There are several ways to deduct business expenses from your small business revenue to reduce your tax bill. Certain business deductions can reduce your revenue—in most instances, on a dollar-for-dollar basis. You can also deduct certain expenses incurred during the startup phase of your business, but the rules are not as straightforward as those for deducting business expenses while operating your business. To understand how business startup deductions work, you need to know which expenses are deductible and how they may be deducted on your tax forms.

Key Takeaways

  • The IRS allows certain tax deductions in three specific categories—creating, launching, and setting up the business.
  • Business owners in the startup phase are limited to a $5,000 deduction in the first year and only applies to startup costs that are $50,000 or less.
  • The first-year deduction must be reported on your business tax form.
  • You can't claim the startup costs if the business doesn't take off and you aren't able to start it.

Allowable Business Startup Deductions

Starting a new business can be a very exciting venture. Despite the fervor that accompanies a startup, there are certain costs associated with getting a new business running. You may be able to reduce the amount of tax you pay based on these expenses. The Internal Revenue Service (IRS) allows certain tax deductions in three specific categories of business startup costs:

  • Creating the business. These are costs associated with investigating the creation of an active trade or business, including feasibility studies, market and product analysis, surveying the competition, examining the labor supply, travel for site selection, and other costs involved in creating a new business.
  • Launching the business or any costs associated with getting your business operational, including recruiting, hiring and training employees, expenses related to securing suppliers, advertising, and professional fees. The costs for equipment purchases are not included, as they are depreciated under normal business deduction rules.
  • Business organization costs or the costs of setting up your business as a legal entity such as a corporation, limited liability company (LLC), or a partnership can be included. These costs would include state and legal fees, director fees, accounting fees, and expenses for conducting any organizational meetings.

There's one thing you must keep in mind. You can only write off these expenses if you actually opened up the business.

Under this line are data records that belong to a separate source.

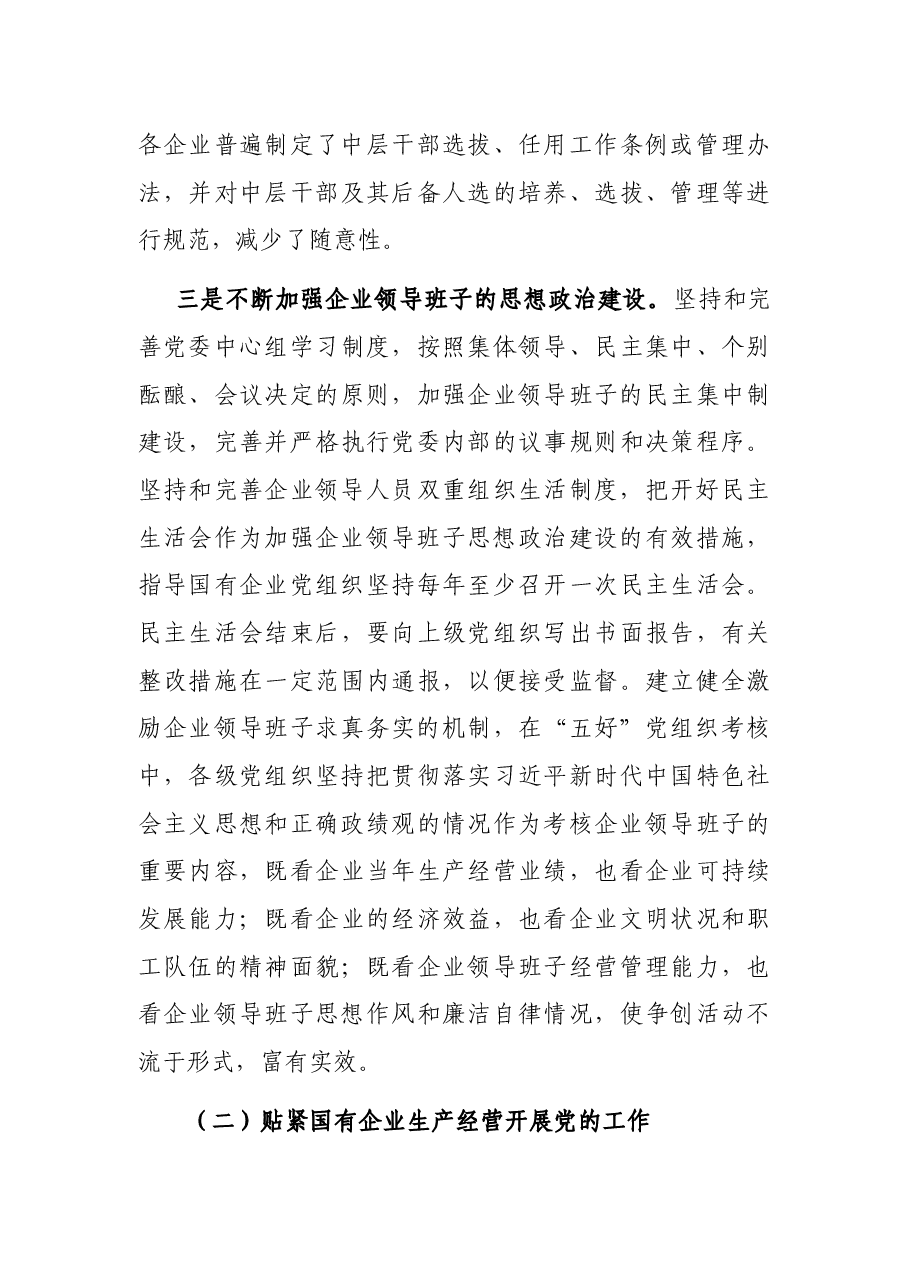X市国有企业党建情况汇报.docx,第3页预览
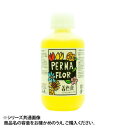 【代引き・同梱不可】国産 プリザーブド着色液 花用 250ml レモンイエロー EB0001200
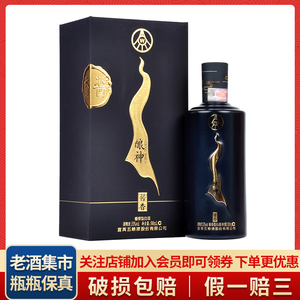 宜宾五粮液 酿神酱香酒53度500ml*1瓶 酱香型白酒 川味醇厚酱香酒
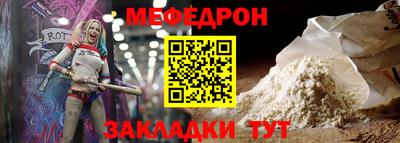 метадон Шебекино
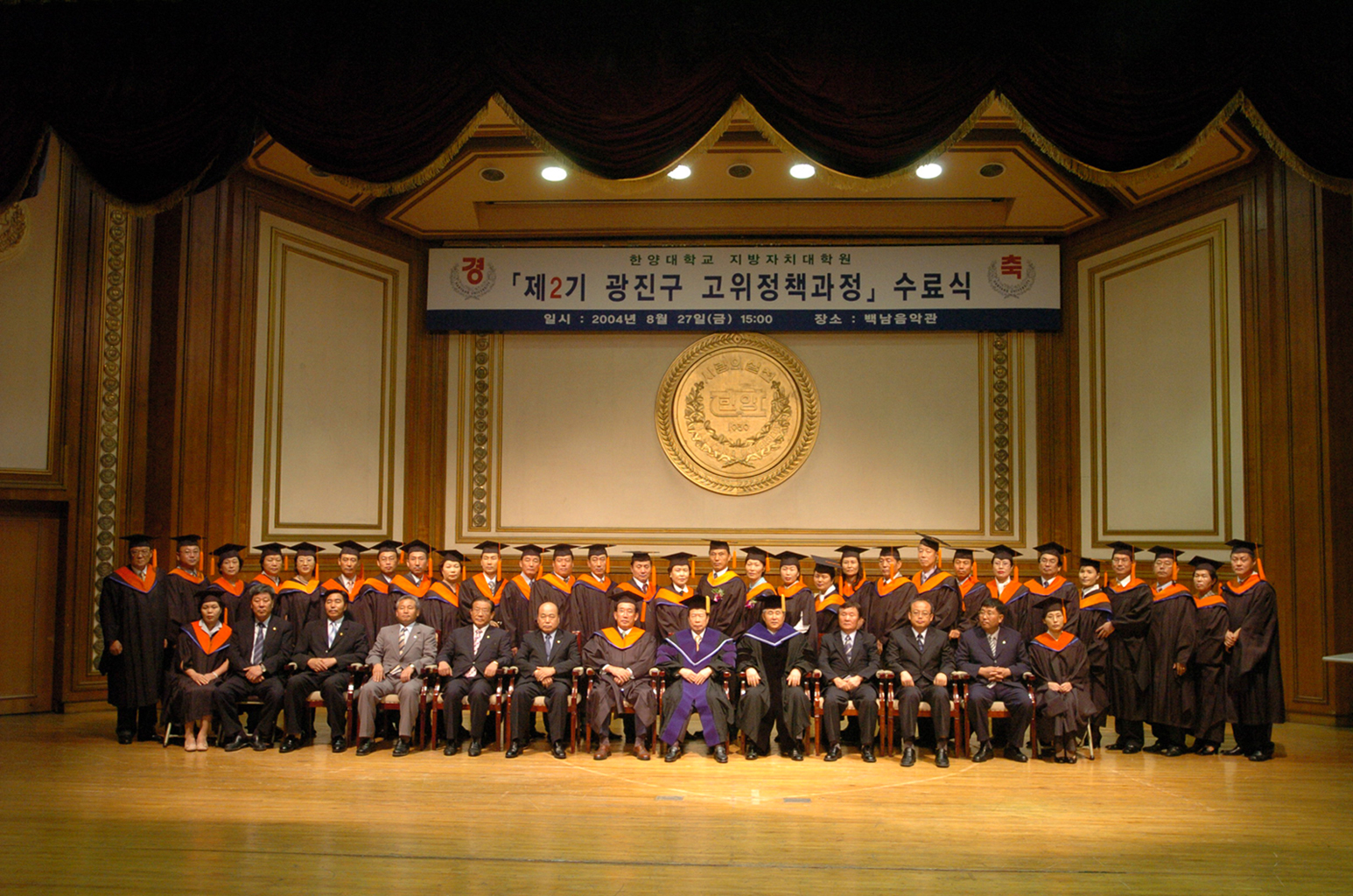 2004한양대학교고위정책과정수료식 I00000001147.JPG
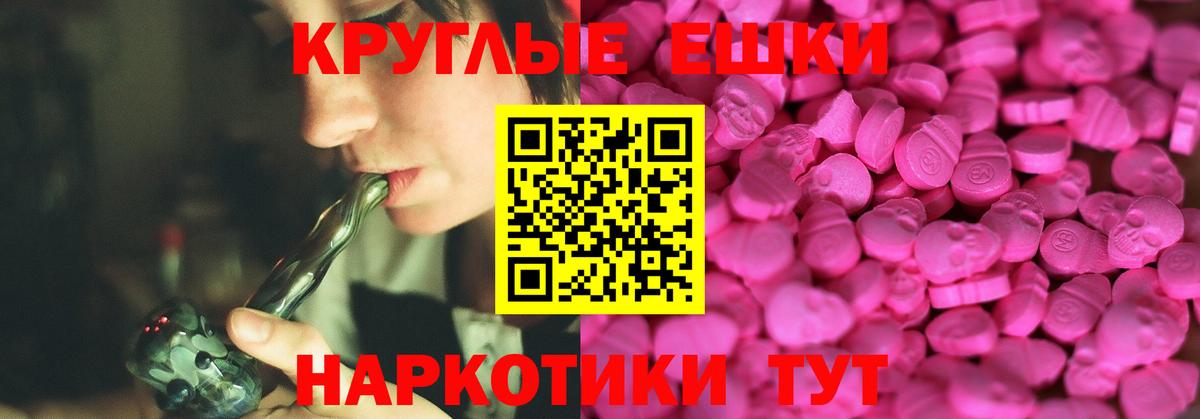 Ecstasy MDMA  Экстази 280мг  площадка наркотические препараты  ЭКСТАЗИ  Каспийск  Вход с VPN 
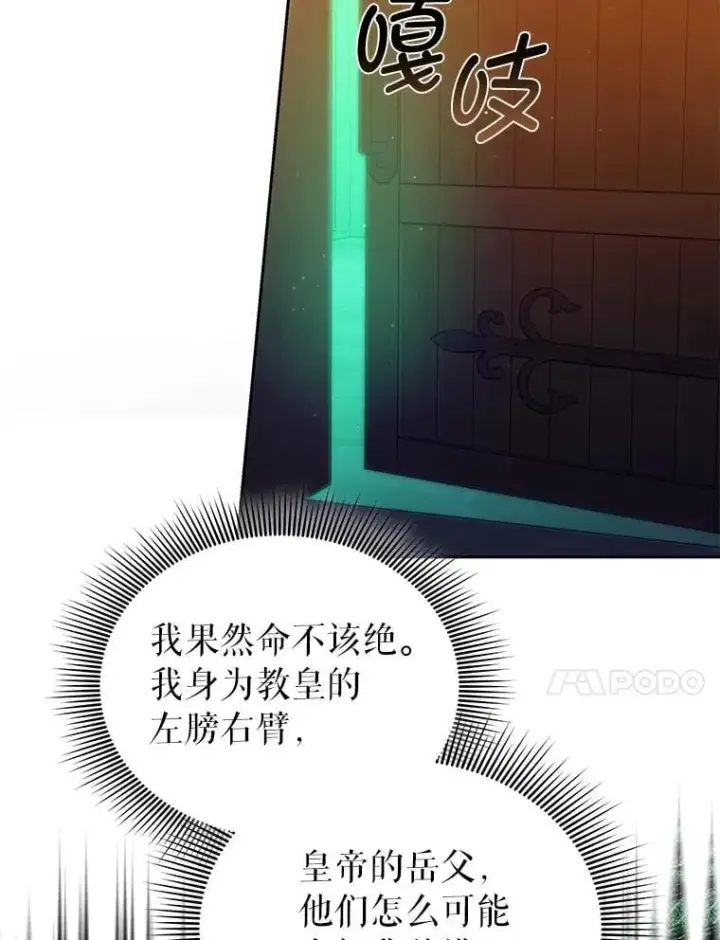 漫画《男主的侄子太喜欢我了》86.尘埃落定第50张图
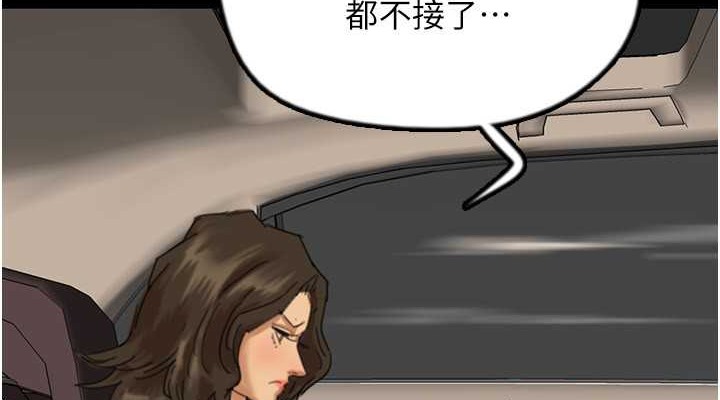 《養父的女兒們》漫画 第48話-桌底下的親密接觸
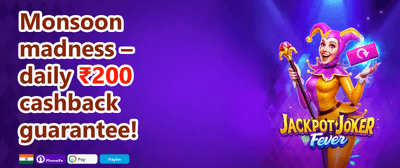 100% Welcome Match Bonus promotion banner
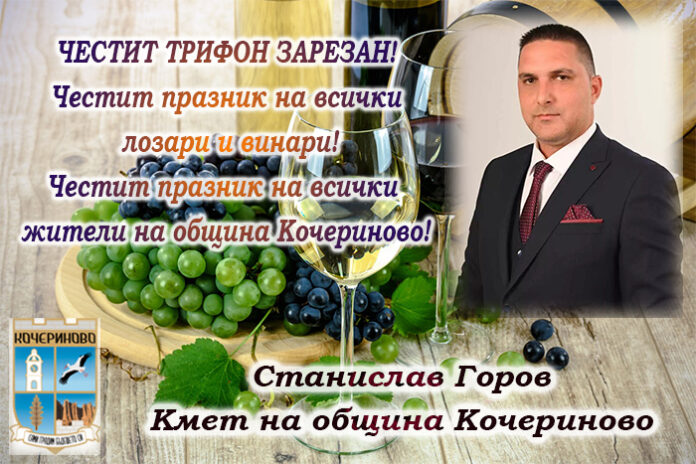 Кметът на община Кочериново, Станислав Горов: Честит Трифон Зарезан!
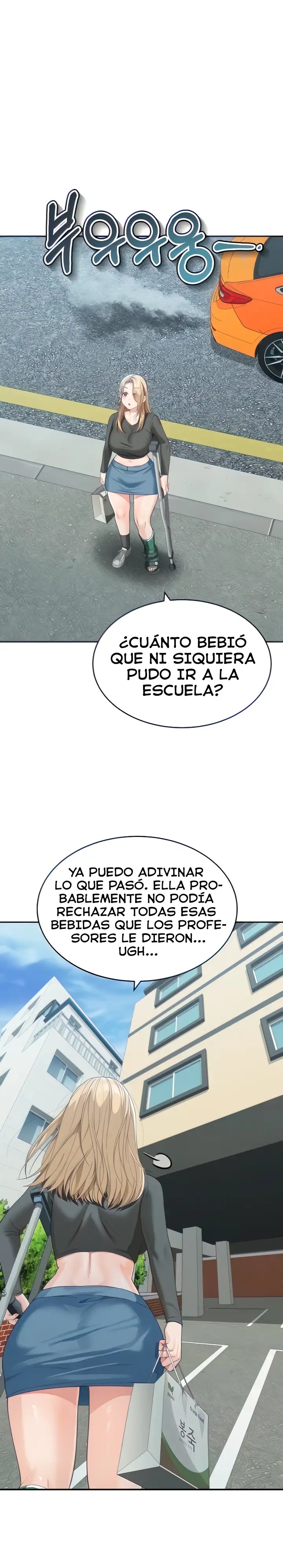 Is It Your Mother or Sister? Raw Chapter 15 image 0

This means that any costs incurred from businesses that didn't actually get off the ground don't qualify for a deduction.

How to Take Business Startup Deductions

Although you may be able to deduct certain startup costs associated with your business, there are certain limits that may apply. Business expenses incurred during the startup phase are limited to a $5,000 deduction in the first year. This limit only applies if your costs are $50,000 or less. So if your startup expenses exceed $50,000, your first-year deduction is reduced by the amount over $50,000. For example, if your startup expenses total $53,000, your first-year deduction will be reduced by $3,000 to $2,000. If your expenses exceed $55,000, you would lose the deduction entirely. You may then amortize the remaining expenses and deduct them in equal installments over 15 years starting in the second year of operation.

Claiming the Deduction on Your Tax Forms

If you choose to take the first-year deduction, it needs to be reported on your business tax form. That would be Schedule C for a sole proprietor, K-1 for a partnership or S corporation, or Form 1120 of a corporate tax return. In subsequent years. The amortized deduction is claimed on IRS Form 4562—Depreciation and Amortization. The deduction is then carried over to your Schedule C under other expenses if you are a sole proprietor, or to your partnership or corporate income tax form. You can continue to claim it under other expenses throughout the amortization period.

When Should You Claim the Deduction?

The business startup deduction can be claimed in the tax year that the business became active. However, if you anticipate showing a loss for the first few years, consider amortizing the deductions to offset profits in later years. This would require filing IRS Form 4562 in your first year of business. You can choose from different amortization schedules, but once you have selected it, you can't change it. Consult with your tax advisor before making this decision.

Make sure you consult with a qualified tax professional or tax advisor before you make any decisions about claiming your startup costs.

What If You Don't Start the Business?

If, after spending your money to create a business, you decide against it, the expenses you incurred for investigating it would be considered personal costs. Unfortunately, these expenses are not deductible. However, all of the expenses incurred in your attempt to start a business could come under the category of capital expenses, which you may be able to claim as a capital loss.

The Bottom Line

Writing off business startup expenses is not nearly as straightforward as deducting business expenses. This is especially true once your business is underway. Although you may feel as though you know enough to navigate the intricacies of the process, it's always a good idea to consult with a tax advisor who specializes in small business taxation while your business is still in the startup phase. This person can help guide you and help you overcome any obstacles you may face when it actually comes to tax time so you get it right the first time.